"İçtihat Metni"
MAHKEMESİ :Asliye Hukuk Mahkemesi
SAYISI : 2011/861 Esas, 2013/530 Karar
KARAR : Kabul
Taraflar arasındaki 4650 sayılı Kanun'la değişik 2942 sayılı Kamulaştırma Kanunu'nun (2942 sayılı Kanun) 10 uncu maddesine dayanan kamulaştırma bedelinin tespiti ve kamulaştırılan taşınmazın davacı idare adına tescili davasında yapılan yargılama sonunda Mahkemece davanın kabulüne karar verilmiştir.

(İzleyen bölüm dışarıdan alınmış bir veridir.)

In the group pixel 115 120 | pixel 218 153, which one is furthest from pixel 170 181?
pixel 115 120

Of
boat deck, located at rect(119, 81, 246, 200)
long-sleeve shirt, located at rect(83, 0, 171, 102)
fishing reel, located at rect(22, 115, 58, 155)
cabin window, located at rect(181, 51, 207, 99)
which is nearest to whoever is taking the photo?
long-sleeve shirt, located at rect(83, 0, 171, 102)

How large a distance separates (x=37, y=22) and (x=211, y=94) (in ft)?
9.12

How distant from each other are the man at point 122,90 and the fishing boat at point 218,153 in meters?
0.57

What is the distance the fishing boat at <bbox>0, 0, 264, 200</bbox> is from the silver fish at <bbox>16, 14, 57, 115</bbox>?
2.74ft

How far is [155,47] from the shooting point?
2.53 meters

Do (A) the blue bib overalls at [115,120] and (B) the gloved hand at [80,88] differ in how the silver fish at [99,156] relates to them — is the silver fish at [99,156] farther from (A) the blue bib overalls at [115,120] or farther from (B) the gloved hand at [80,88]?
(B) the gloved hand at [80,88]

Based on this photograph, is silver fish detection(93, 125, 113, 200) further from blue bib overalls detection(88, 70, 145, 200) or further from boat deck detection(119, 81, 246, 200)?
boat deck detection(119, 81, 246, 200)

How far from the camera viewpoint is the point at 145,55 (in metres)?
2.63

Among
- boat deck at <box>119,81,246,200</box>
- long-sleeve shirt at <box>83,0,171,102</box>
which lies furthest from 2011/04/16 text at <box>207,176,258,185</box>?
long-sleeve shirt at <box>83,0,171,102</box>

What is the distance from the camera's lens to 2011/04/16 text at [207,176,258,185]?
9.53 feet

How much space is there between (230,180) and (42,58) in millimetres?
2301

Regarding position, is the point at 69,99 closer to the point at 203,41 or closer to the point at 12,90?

Mahkeme kararı davacı idare, bir kısım davalılar kayyımı ve bir kısım davalılar vekilleri tarafından temyiz edilmekle; süre, temyiz şartı ve diğer usul eksiklikleri yönünden yapılan ön inceleme sonucunda, temyiz dilekçesinin kabulüne karar verildikten ve Tetkik Hâkimi tarafından hazırlanan rapor dinlendikten sonra dosyadaki belgeler incelenip gereği düşünüldü:
I. DAVA
Davacı idare vekili dava dilekçesinde özetle; Mersin ili, Tarsus ilçesi, ... köyü 3 ve 8 parsel sayılı taşınmazların kamulaştırma bedelinin tespiti ile kamulaştırılan taşınmazların müvekkili idare adına tescilini talep etmiştir.
II. CEVAP
1. Bir kısım davalılar vekili Avukat ... cevap dilekçesinde özetle; dava konusu taşınmazlar için acele kamulaştırma dosyasında belirlenen bedelin düşük olduğunu, acele kamulaştırma sürecinde taşınmazın bulunduğu bölgedeki münavebeli ürünler listesinin İlçe Tarım ve Orman Müdürlüğünden talep edildiğini, ancak domates, patlıcan, kabak gibi bölgede ekilebilecek tüm ürünlere ait listenin gönderilmediğini, bu nedenle münavebeye alınan ürünlerden kaynaklı olarak gerçek değerinin altında bir değer belirlendiğini, keza kapitalizasyon faizinin %3, objektif değer artışının %200 oranında alınması gerektiğini, davacı idare lehine vekâlet ücretine hükmedilmemesi ve dava tarihinden itibaren en yüksek oranda faiz uygulanması gerektiğini ileri sürmüştür.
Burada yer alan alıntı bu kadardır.